White marble crosses and Stars of David stretch off in seemingly endless rows at the Normandy American Cemetery, situated on a now-serene bluff overlooking the bitterly contested sands of Omaha Beach. The visitor center has an excellent multimedia presentation on the D-Day landings, told in part through the stories of individuals’ courage and sacrifice. English-language tours of the cemetery, also focusing on personal stories, depart daily at 2pm and, from mid-April to mid-September, at 11am.

Featured in the opening scenes of Steven Spielberg’s Saving Private Ryan, this place of pilgrimage is one of the largest American war cemeteries in Europe. It contains the graves of 9387 American soldiers, including 33 pairs of brothers who are buried side-by-side (another 12 pairs of brothers are buried separately or memorialised here). Only about 40% of American war dead from the fighting in Normandy are interred in this cemetery – the rest were repatriated at the request of their families.

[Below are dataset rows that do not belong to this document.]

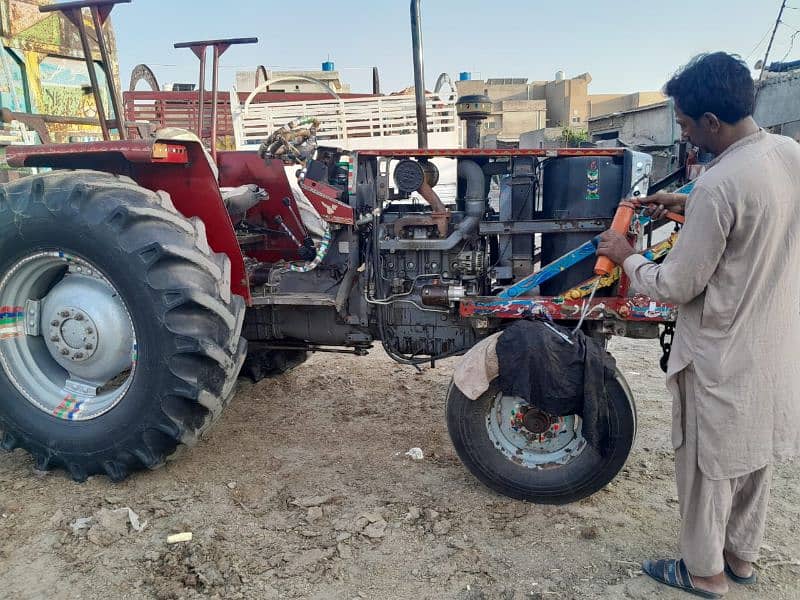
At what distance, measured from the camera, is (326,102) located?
12.1 m

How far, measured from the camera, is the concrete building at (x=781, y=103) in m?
12.3

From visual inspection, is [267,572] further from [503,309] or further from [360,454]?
[503,309]

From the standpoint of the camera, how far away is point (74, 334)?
3.18 metres

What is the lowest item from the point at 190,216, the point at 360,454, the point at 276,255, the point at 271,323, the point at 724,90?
the point at 360,454

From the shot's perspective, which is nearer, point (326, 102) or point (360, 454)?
point (360, 454)

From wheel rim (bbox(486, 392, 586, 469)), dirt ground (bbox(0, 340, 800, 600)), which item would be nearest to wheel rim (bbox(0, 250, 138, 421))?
dirt ground (bbox(0, 340, 800, 600))

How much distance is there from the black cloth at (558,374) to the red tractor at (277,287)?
0.42ft

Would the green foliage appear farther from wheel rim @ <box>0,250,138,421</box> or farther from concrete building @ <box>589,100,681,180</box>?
wheel rim @ <box>0,250,138,421</box>

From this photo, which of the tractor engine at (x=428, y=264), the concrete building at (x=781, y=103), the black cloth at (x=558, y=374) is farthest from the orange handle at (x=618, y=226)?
the concrete building at (x=781, y=103)

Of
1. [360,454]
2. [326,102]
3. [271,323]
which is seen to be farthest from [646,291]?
[326,102]

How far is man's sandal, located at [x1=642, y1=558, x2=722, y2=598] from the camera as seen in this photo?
232cm

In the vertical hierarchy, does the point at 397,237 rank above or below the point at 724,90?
below

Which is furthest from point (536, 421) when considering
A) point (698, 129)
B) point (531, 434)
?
point (698, 129)

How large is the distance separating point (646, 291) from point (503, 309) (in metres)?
0.96
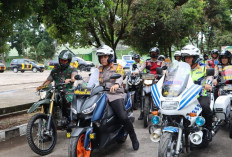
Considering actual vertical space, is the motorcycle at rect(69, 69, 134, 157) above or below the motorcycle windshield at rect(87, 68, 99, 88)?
below

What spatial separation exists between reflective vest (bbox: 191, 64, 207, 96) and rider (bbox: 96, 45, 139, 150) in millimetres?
1167

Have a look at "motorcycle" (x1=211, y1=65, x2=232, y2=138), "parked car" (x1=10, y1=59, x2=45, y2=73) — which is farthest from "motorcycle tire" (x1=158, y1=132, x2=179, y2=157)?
"parked car" (x1=10, y1=59, x2=45, y2=73)

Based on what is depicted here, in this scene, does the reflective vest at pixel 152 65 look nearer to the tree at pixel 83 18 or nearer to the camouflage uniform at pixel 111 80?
the tree at pixel 83 18

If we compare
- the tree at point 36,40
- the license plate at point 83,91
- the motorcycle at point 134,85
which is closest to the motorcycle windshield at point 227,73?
the motorcycle at point 134,85

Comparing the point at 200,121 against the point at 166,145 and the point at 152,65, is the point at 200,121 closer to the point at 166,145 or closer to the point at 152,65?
the point at 166,145

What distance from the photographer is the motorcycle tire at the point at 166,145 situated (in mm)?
3154

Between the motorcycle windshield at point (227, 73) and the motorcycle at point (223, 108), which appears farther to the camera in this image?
the motorcycle windshield at point (227, 73)

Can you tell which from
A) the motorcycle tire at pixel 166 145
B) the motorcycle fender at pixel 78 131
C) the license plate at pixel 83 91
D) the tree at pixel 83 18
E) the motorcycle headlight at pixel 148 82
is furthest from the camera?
the tree at pixel 83 18

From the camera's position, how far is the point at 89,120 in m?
3.73

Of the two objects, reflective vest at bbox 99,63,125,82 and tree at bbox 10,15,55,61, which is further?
tree at bbox 10,15,55,61

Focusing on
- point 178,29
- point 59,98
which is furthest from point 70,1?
point 178,29

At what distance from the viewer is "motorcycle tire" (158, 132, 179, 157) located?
10.3 feet

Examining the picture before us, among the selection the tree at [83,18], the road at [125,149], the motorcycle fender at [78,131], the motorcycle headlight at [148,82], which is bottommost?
the road at [125,149]

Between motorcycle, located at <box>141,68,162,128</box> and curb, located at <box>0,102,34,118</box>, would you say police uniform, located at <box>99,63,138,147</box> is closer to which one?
motorcycle, located at <box>141,68,162,128</box>
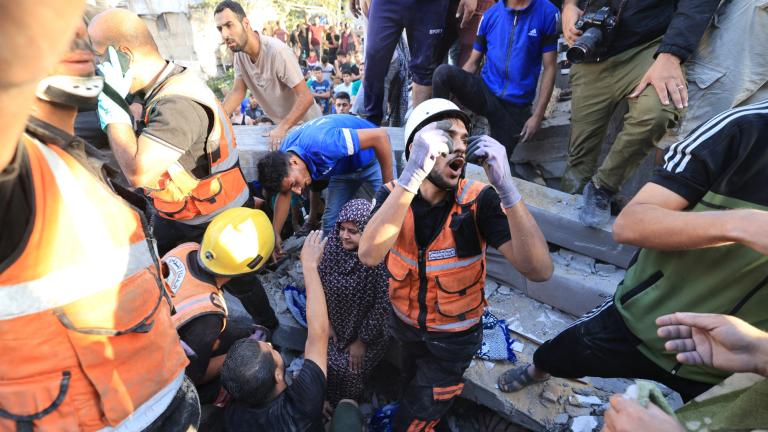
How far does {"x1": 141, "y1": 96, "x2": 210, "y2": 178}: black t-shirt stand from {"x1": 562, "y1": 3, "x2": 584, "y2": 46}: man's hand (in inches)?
107

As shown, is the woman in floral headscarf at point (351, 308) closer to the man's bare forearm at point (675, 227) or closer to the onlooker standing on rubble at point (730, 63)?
the man's bare forearm at point (675, 227)

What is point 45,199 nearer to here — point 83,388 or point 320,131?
point 83,388

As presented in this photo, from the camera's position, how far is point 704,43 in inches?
94.5

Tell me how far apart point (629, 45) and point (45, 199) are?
3347 millimetres

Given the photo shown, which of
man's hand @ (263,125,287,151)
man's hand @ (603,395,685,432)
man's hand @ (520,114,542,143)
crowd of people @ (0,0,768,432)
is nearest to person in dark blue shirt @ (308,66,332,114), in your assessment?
man's hand @ (263,125,287,151)

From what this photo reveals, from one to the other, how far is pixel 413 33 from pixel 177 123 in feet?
8.71

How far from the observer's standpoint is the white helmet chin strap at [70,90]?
3.70ft

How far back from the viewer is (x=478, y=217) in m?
1.95

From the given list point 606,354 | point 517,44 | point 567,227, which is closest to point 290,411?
point 606,354

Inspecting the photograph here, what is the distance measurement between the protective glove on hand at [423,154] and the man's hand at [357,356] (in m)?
1.56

Overlooking the gravestones is a large colonnaded memorial centred on a statue called The Spirit of American Youth, maps explaining the order of battle and a wall honouring 1557 Americans whose bodies were not found (men whose remains were recovered after the memorial was inaugurated are marked with a bronze rosette). A small, white-marble chapel stands at the intersection of the cross-shaped main paths through the cemetery.

The Normandy American Cemetery & Memorial is 17km northwest of Bayeux; by car, follow the signs to the ‘Cimetière Militaire Americain’.